On Building Houses and Promoting Integrity: Taking Action Against Contract Cheating
“Draw a picture of your house.” I remember hearing those words as a student. I paused before looking up and realizing that the instructor was indeed serious.
“Draw a picture of your house,” she said again. I cannot draw. I remember first mocking the instruction to myself, then looking at the blank paper. Feelings of shame, then fear emerged as I realized the time for the exercise slowly ticked away.
In a rush, I drew a shoddy representation of home. It was a quick blueprint with little personality and less heart.
The next instruction came. “Now, introduce your classmates to your home using your drawing.” Our blueprint was to represent our home so that others might interpret where and how we live. There was a shame. I had not taken the time I needed to focus. The poor drawing barely represented my home.
We continued. I quickly described some features, taking great care to make fun of my artistic limitations to add levity to what was an embarrassing moment. Eventually, we went around the room.
The writing lesson was simple. Our blueprint provided scaffolding for the details of our own story. Then the artifacts within help to shape meaning. What others take from that shaping is the direct result of a synthesis of our authentic selves.
I remember how personal writing is. We often experience shame, excitement, passion, and fear when writing authentically. The act of writing is vulnerable, often at first imprecise and messy. However, it is our own. The blueprints of theory and practical experiences shape our ways of knowing. The critiques and competition of academic work add a sense of urgency. Nevertheless, it is ours. It belongs to us, and in the best of cases, can be shared as a glimpse of synthesis and an invitation to think.
Academic integrity does not always begin with respect for the work of others. It starts with respect for and confidence in your work. Your thoughts can compare to your house. We design the framing, the items that make it our own, and the unique features that are unmistakable to our styles and ways of being.
I wonder how often students feel empowered to celebrate their unique voices. In an era of curated images from the Home and Garden Televisions (HGTV) Dream Home, to a curated set of selfies on Instagram, the unique is often diluted in favor of a brand. How can a student be authentic when there is immense pressure to be a highly marketed version of their developing selves?
Tomorrow, October 16th, is the 4th Annual International Day of Action Against Contract Cheating. As someone who researches academic integrity, there is a never-ending question: Why are students are so easily susceptible to companies and individuals who offer contract cheating services? I encourage you to join ICAI for this annual event to increase awareness, offer solidarity, and promote integrity. While institutions and individuals who stand together to educate students and combat contract cheating motivate me, I find equal inspiration in the opportunity to enhance the conditions that generate authentic, independent writing.

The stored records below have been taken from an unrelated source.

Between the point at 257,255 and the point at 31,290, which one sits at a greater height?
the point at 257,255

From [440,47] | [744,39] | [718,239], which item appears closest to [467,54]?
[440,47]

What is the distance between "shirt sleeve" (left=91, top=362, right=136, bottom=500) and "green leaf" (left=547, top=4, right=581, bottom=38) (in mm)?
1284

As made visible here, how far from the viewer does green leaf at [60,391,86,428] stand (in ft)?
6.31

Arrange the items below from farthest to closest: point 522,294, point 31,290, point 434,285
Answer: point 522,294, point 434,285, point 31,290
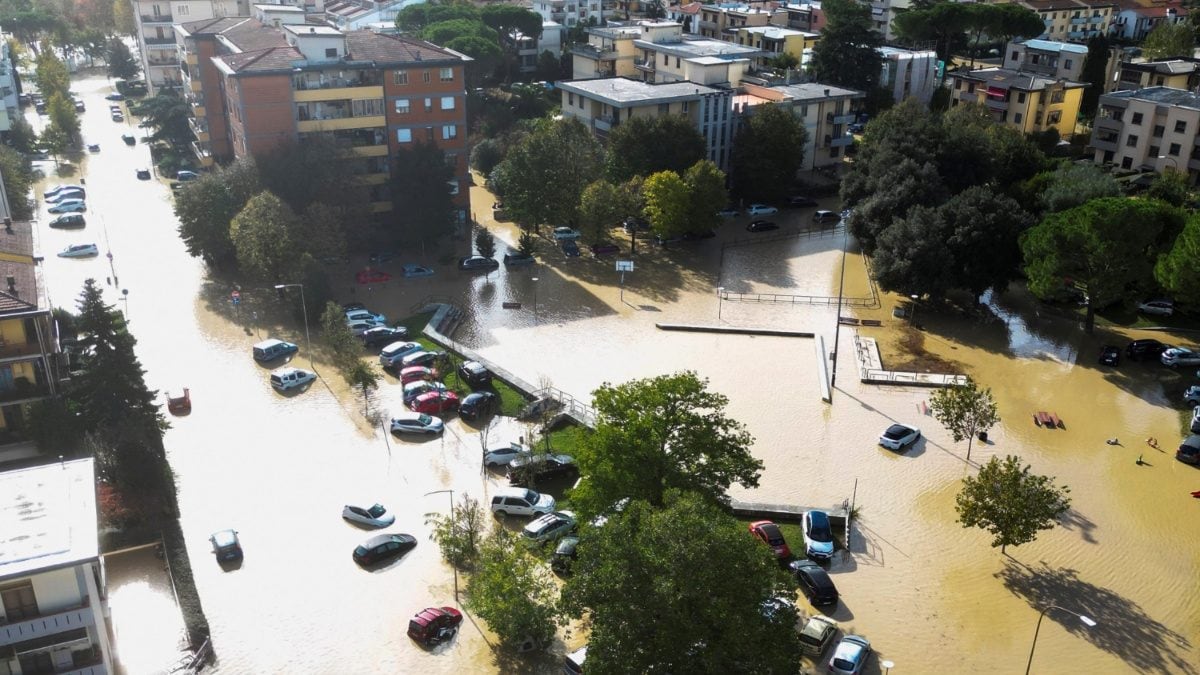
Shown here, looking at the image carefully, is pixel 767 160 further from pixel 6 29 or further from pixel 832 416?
pixel 6 29

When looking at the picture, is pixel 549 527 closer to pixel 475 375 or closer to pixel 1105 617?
pixel 475 375

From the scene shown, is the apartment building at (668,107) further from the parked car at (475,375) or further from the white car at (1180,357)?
the white car at (1180,357)

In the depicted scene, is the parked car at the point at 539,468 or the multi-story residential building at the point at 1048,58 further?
the multi-story residential building at the point at 1048,58

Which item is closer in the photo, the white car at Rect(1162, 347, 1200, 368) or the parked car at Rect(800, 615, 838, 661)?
the parked car at Rect(800, 615, 838, 661)

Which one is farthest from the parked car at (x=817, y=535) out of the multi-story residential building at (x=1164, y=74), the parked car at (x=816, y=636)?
the multi-story residential building at (x=1164, y=74)

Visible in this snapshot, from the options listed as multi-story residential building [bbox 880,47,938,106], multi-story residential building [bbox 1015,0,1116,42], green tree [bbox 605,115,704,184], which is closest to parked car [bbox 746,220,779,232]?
green tree [bbox 605,115,704,184]

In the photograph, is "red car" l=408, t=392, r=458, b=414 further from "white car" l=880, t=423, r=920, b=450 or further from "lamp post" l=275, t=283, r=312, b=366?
"white car" l=880, t=423, r=920, b=450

Independent writing is brave. It requires the trust of the instructor or classroom environment, careful time management, vulnerability, and honesty. It requires an understanding that the best stories are authentic.
The learning that comes from this type of writing may not reveal itself immediately, but it is lasting. As with the writing process, creating a home takes time. We have stories of meaningful artifacts that represent the best and worst parts of ourselves. Much may be ordinary, but it is ours. We personalize it, we protect it, and when we feel comfortable, we share it with others.
It is essential to give space and time to students learning to find their authentic voices. In doing so, we should take care to offer comfort. Are we finding source material that speaks to a diverse set of students? Do translated texts keep the nuance of original meaning? Do students see themselves as capable in the classroom? How much time do students have to write authentically?
I have never learned to draw well, but these days I recognize it was never about that. What is important is to spend more time creating art that is my own.
How do you inspire students to authentically share themselves with others?